The Journal of Extension - www.joe.org

February 2017 // Volume 55 // Number 1 // Feature // 1FEA3

Crop Consultants as "Climate Consultants": An Extension Opportunity for Climate Change Communication

Abstract
Extension personnel can augment climate change communication and efforts to decrease climate-related agricultural risks by engaging with producers' trusted information sources, including crop consultants. Through a survey of inland Pacific Northwest wheat producers and in-depth interviews with area crop consultants, we examined relationships among producers, crop consultants, and climate change education and adaptation. We found that crop consultants are poised to communicate climate change information to producers, given their strong relationships with producers, practice of promoting adaptive management based on science, and ability to connect climate change to immediate on-farm practices. However, success in leveraging crop consultants to achieve widespread climate change adaptation will depend largely on Extension's presenting the topic to them in accessible ways.


Leigh A. Bernacchi
Postdoctoral Researcher
Regional Approaches to Climate Change in Pacific Northwest Agriculture
University of Idaho
Moscow, Idaho
lbernacchi@ucmerced.edu

J. D. Wulfhorst
Professor
College of Agriculture and Life Sciences
University of Idaho
Moscow, Idaho
jd@uidaho.edu

Introduction

Agriculture is directly affected by climate and, therefore, climate change. Climate change affects the timing, location, and intensity of temperatures and precipitation, presenting opportunities and risks for agriculture (Anwar, Liu, Macadam, & Kelly, 2012). Climate change shifts growing seasons and changes precipitation patterns, requiring farmers of all crops to adapt to varying degrees of change.

Due to the political and scientific nature of the concept of climate change, communicating about it is challenging (Leiserowitz, Maibach, Roser-Renouf, & Smith, 2008; Ungar, 2000). Climate change communication scholars and practitioners have identified trust and personal relationships as valuable for conveying climate change realities; Extension educators can support local-level adaptation by engaging in outreach to intermediary, trusted, and targeted audiences who can help bring about cultural, practical, and institutional shifts in preparation for future climate conditions (Brugger & Crimmins, 2014).

#### Collected data:
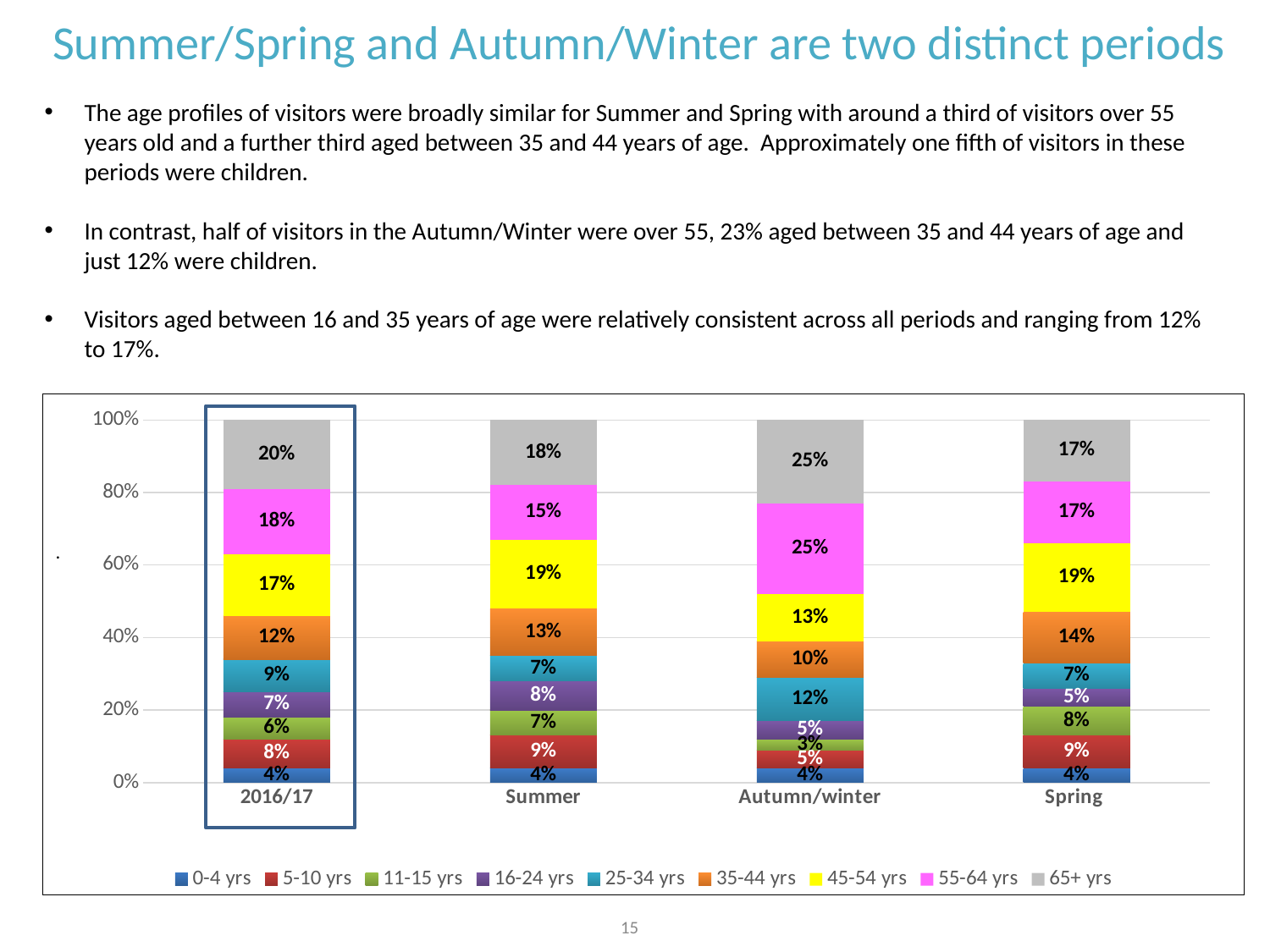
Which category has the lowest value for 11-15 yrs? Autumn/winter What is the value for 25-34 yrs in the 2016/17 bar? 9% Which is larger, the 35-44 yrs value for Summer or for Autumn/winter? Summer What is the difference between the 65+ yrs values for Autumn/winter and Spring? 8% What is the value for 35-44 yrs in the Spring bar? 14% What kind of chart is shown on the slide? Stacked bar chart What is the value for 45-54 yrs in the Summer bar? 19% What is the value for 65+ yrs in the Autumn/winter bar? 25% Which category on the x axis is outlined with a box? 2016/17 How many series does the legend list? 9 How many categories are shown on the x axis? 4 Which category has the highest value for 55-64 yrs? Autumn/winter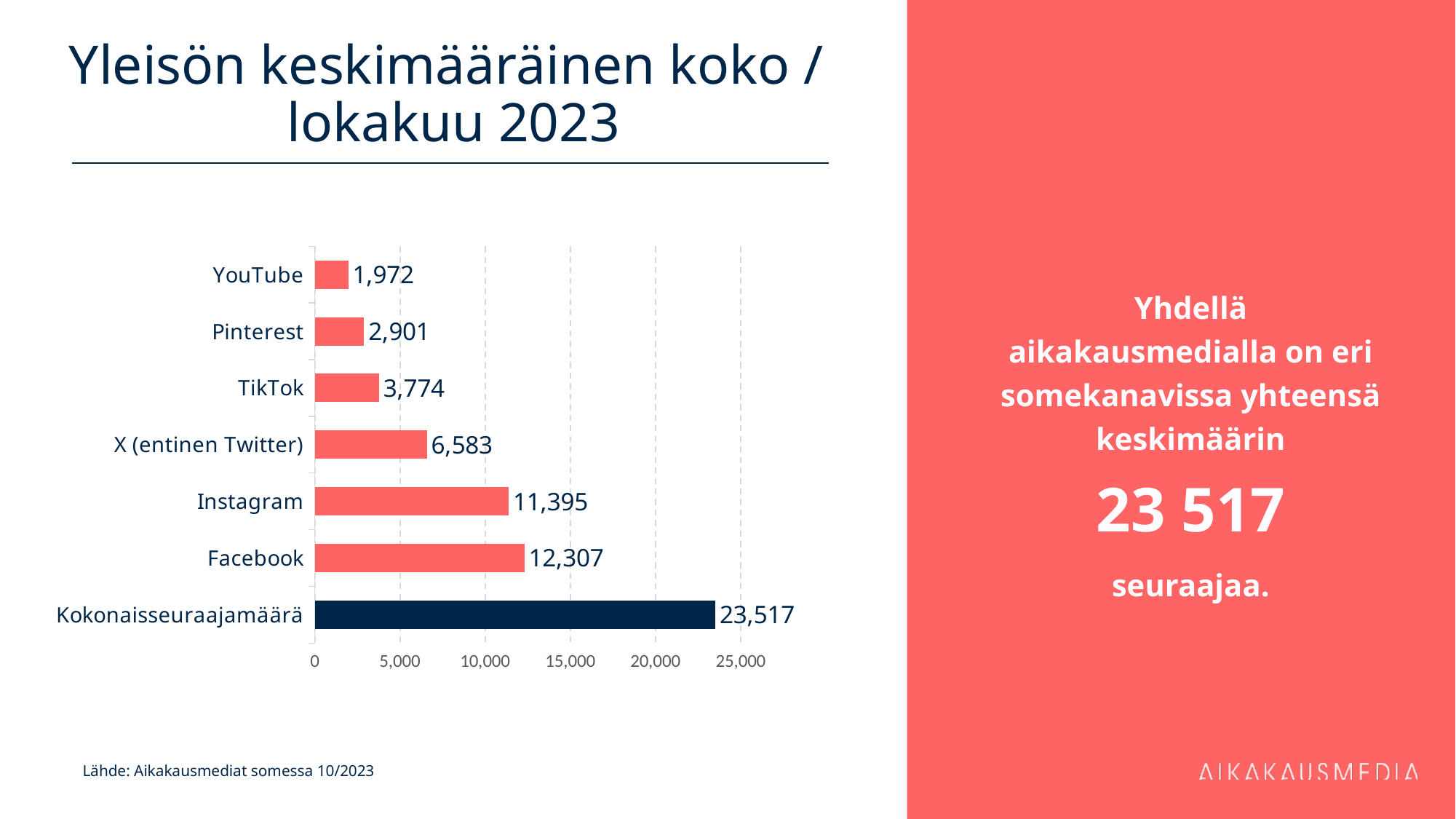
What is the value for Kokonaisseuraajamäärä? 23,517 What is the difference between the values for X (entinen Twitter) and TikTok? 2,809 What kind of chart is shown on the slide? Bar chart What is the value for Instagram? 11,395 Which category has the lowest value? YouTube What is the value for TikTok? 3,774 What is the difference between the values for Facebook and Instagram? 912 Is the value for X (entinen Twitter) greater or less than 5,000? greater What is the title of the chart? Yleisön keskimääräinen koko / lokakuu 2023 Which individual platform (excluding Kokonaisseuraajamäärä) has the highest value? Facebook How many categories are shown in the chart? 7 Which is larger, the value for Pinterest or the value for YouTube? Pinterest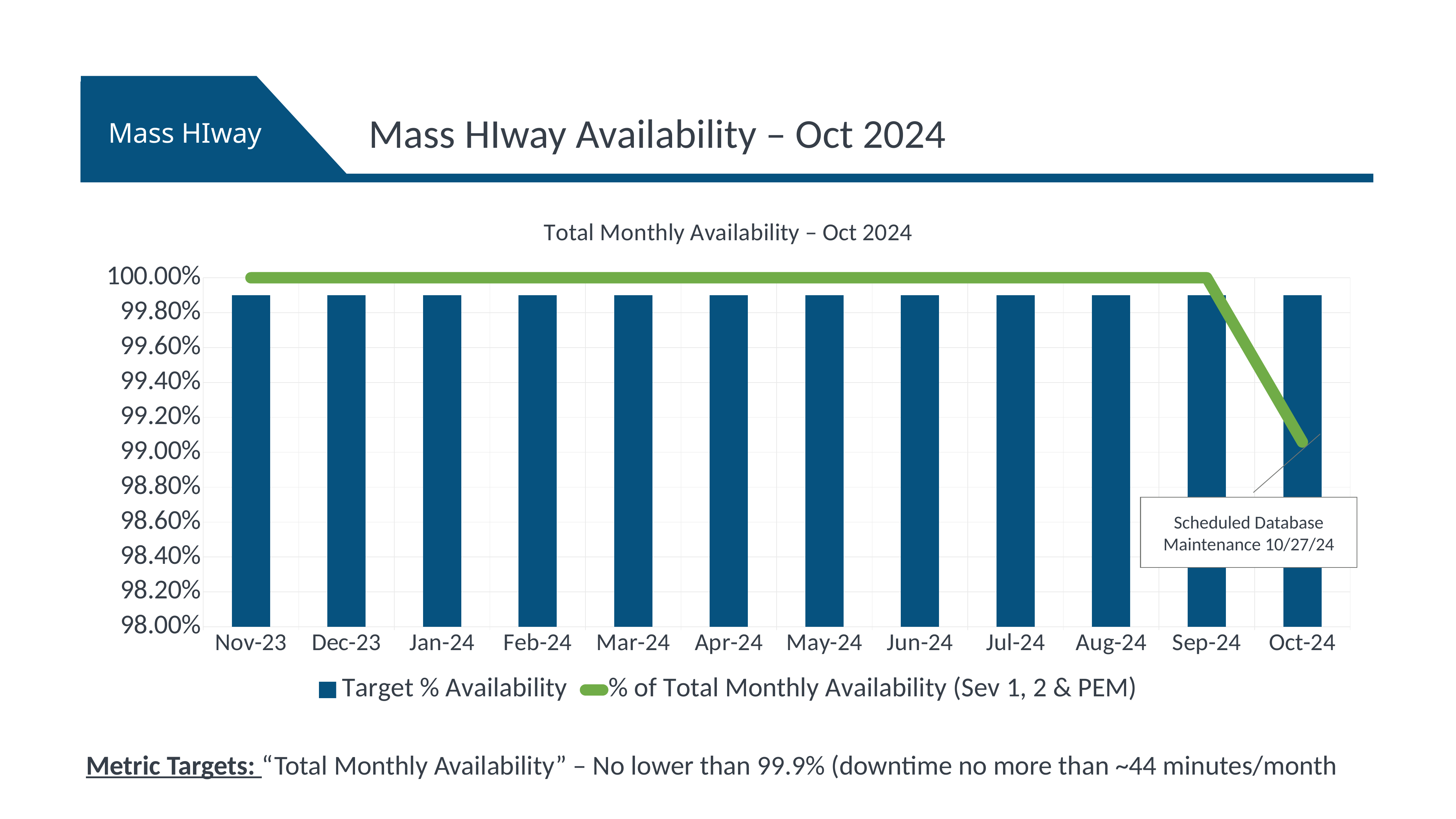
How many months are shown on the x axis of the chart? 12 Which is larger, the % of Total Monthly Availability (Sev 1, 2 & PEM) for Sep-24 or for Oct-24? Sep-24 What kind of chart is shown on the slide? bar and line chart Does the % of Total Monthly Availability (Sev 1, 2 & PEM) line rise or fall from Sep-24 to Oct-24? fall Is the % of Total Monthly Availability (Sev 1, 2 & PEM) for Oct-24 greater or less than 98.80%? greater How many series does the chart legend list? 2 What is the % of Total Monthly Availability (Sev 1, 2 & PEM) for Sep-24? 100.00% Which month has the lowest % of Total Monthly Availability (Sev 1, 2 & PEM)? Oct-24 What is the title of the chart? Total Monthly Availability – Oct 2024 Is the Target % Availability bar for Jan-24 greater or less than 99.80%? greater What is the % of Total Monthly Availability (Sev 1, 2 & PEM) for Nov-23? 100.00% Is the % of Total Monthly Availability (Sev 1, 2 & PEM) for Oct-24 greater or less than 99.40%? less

#### What this exercise asks:
(a) What kind of producers did the survey in the Journal of Extension article on crop consultants cover?
(b) Reproduce the passage of the Journal of Extension article on crop consultants starting at "Due to the political" and ending at "(Brugger & Crimmins, 2014).".
(c) Write the next part of the Journal of Extension article on crop consultants and climate change, picking up after its last sentence.

#### Activity answers:
(a) Inland Pacific Northwest wheat producers.

(b)
Due to the political and scientific nature of the concept of climate change, communicating about it is challenging (Leiserowitz, Maibach, Roser-Renouf, & Smith, 2008; Ungar, 2000). Climate change communication scholars and practitioners have identified trust and personal relationships as valuable for conveying climate change realities; Extension educators can support local-level adaptation by engaging in outreach to intermediary, trusted, and targeted audiences who can help bring about cultural, practical, and institutional shifts in preparation for future climate conditions (Brugger & Crimmins, 2014).

(c)
In this article, we suggest that Extension educators work closely with crop consultants to increase the impact of climate change messaging on producers. Crop consultants are knowledgeable about individual on-farm management practices, skilled at adaptive management, closely connected to university extension through their undergraduate and continued education, discerning about scientific research methods, and aware of the effects of weather patterns and, to some extent, climate change on agriculture in their regions. They serve as agents of innovation for producers (Rogers, 2003), enabling adoption of new technologies. Extension educators could successfully engage in outreach with consultants by focusing on adaptive management, emphasizing scientific expertise, and, most importantly, communicating both short-term and long-term impacts of climate change, attending, in particular, to timing of on-farm practices and redefining the "new normal."

Climate Change Effects on Agriculture

Climate is defined as an average of weather conditions, typically measured over 30 years. Or, to use an agricultural adage, "climate is what you expect; weather is what you get." Most human-caused climate forcing and latent atmospheric and oceanic warming has occurred in the past 30 years (Foster & Rahmstorf, 2011), and independent analyses have shown that 2016 was the warmest year globally on record (Potter, Cabbage, & McCarthy, 2017). Since 1880, global average temperatures have increased by 1.53°F (Intergovernmental Panel on Climate Change, 2013). Humans contribute to climate change through greenhouse gas emissions; agricultural practices, in particular, result in the release of carbon dioxide from the burning of fossil fuels, methane from livestock, and nitrous oxide from nitrogen-based fertilizers, contributing 9% of greenhouse gas emissions in the United States and 14% globally (Intergovernmental Panel on Climate Change, 2013; Smith et al., 2014). Natural forcings (i.e., volcanoes, solar cycles) induce a small cooling effect on global temperature (Gillett, Arora, Flato, Scinocca, & von Salzen, 2012).

Within agriculture are opportunities for "win-win" climate adaptation; for example, reduced tillage and soil management can increase carbon sequestration, thereby benefiting global climate change mitigation and improving soil moisture available for crops (Brown & Huggins, 2012; Smith et al., 2014). Benefits of increased global temperatures are increased effectiveness of pesticides and increased diversity of crops (Fraisse, Breuer, Zierden, & Ingram, 2009). At the same time, the agriculture industry faces the challenges of limited water resources, increased pest pressure, changing costs of inputs such as fertilizer fuel, and fluctuations in global markets and trade agreements, all within the context of a growing human population (Dickie et al., 2014).

Socially, climate change presents particular risks to agricultural communities and the cultural fabric of the United States (Eigenbrode et al., 2013). Keeping in mind that 96% of U.S. farm operators are White and 86% of principle farm operators are male, it is important to note that White males are particularly resistant to admitting vulnerability and culpability with regard to climate change and to taking action on the basis of concern (Kahan et al., 2012; McCright & Dunlap, 2011; National Agricultural Statistics Service, 2014). Moreover, adaptive capacity may be limited by prior investments of time and capital in equipment and technology, personal preference for risk aversion, and increasing complexities in farm management (Arbuckle, Morton, & Hobbs, 2013; Haden, Niles, Lubell, Perlman, & Jackson, 2012).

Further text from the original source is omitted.